There it is checked once more and sorted, with material economically repairable being mended, often by contract to Japanese firms, and returned to active service. The remainder is disposed of as scrap after “cannibalization” removal of all usable parts.
For repairing purposes, the paratrooper’s home has more than 100 sewing machines of varied functions, special stitchers and cutters and lock-stitch sewers among others. Fabric layout, inspection, making, packing and crating equipment add further to the depot’s mechanical repertoire.
Since a damaged chute may cause the death of its user or the loss of supplies suspended from it, continued close scrutiny aims to insure perfect condition. This surveillance inspection consists of uncrating and unpacking the items in storage, carefully examining them for mold, mildew or other natural deterioration, and then placing them back in stock if found to be in good shape.

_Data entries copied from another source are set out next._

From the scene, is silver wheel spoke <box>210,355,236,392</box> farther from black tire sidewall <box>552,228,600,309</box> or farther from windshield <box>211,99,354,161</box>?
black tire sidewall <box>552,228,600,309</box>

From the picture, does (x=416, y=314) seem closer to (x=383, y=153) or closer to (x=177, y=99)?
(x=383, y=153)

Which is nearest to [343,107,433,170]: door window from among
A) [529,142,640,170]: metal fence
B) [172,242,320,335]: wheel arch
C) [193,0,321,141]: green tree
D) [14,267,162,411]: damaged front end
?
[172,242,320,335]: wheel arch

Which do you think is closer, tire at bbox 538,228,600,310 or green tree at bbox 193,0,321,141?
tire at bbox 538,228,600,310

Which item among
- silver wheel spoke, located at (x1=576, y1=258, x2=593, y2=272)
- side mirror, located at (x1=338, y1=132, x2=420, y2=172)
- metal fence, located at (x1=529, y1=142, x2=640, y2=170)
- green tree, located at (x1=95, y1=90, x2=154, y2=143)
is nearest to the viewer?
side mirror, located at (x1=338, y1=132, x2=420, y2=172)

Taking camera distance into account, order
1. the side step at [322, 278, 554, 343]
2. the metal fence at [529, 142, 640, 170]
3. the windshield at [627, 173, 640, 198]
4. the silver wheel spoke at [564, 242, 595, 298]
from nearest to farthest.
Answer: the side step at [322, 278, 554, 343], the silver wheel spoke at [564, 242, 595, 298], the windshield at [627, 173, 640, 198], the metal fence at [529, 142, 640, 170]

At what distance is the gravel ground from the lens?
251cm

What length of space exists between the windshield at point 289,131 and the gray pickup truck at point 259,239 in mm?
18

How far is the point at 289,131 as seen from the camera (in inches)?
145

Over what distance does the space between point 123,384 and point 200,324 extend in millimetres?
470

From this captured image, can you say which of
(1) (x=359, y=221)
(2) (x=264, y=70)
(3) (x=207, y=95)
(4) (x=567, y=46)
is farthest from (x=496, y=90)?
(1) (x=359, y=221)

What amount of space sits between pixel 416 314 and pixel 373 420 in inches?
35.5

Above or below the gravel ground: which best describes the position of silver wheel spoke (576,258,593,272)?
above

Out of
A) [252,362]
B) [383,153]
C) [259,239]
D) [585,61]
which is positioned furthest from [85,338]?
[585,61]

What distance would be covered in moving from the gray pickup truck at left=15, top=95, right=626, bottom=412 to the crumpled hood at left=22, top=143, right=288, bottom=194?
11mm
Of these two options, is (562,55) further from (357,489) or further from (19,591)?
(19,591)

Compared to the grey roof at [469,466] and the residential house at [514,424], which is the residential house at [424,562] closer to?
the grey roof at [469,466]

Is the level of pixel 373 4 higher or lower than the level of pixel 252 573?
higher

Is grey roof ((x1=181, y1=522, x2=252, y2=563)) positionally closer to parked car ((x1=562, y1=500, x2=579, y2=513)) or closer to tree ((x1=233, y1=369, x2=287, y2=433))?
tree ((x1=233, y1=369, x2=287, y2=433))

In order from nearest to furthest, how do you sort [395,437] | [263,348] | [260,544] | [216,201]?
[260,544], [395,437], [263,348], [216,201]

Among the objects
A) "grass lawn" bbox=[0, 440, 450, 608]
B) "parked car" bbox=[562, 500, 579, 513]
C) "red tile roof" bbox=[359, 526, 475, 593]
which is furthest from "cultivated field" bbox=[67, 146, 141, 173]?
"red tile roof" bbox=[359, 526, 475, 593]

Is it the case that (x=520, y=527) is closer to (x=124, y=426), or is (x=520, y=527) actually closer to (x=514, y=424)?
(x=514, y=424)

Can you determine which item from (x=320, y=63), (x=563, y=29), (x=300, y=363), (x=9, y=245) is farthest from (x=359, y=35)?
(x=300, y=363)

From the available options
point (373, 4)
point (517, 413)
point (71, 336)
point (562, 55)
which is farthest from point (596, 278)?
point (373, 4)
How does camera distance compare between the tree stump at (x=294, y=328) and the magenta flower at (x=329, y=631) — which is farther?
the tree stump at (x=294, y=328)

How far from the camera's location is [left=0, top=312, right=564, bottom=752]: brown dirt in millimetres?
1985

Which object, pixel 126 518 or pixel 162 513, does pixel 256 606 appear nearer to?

Even storage is performed under an almost laboratory atmosphere. The equipment arrives from the States wrapped in four layers of waterproof material, within a sturdy crate, and is warehoused with special de-humidifiers to prevent damage from dampness or unduly erratic temperatures.
The 8081st arrived in the Far East during the early days of the Korean conflict, at a time when troops were being separated from their lines and depended on aerial re-supply for existence.
Since then the para-tactic professors have dropped more than 20,000 tons of “manna from heaven” and have recovered uncounted millions of dollars worth of drop-equipment for additional service.
Continual development has improved much of the apparatus used by the unit. A jeep trailer sling was evolved, permitting, the QMs to deliver the versatile vehicle loaded with ammunition. Mortar and shell drop-methods were improved, a timing device invented to release cargo at any altitude, even napalm can now be air-mailed right on top of the enemy.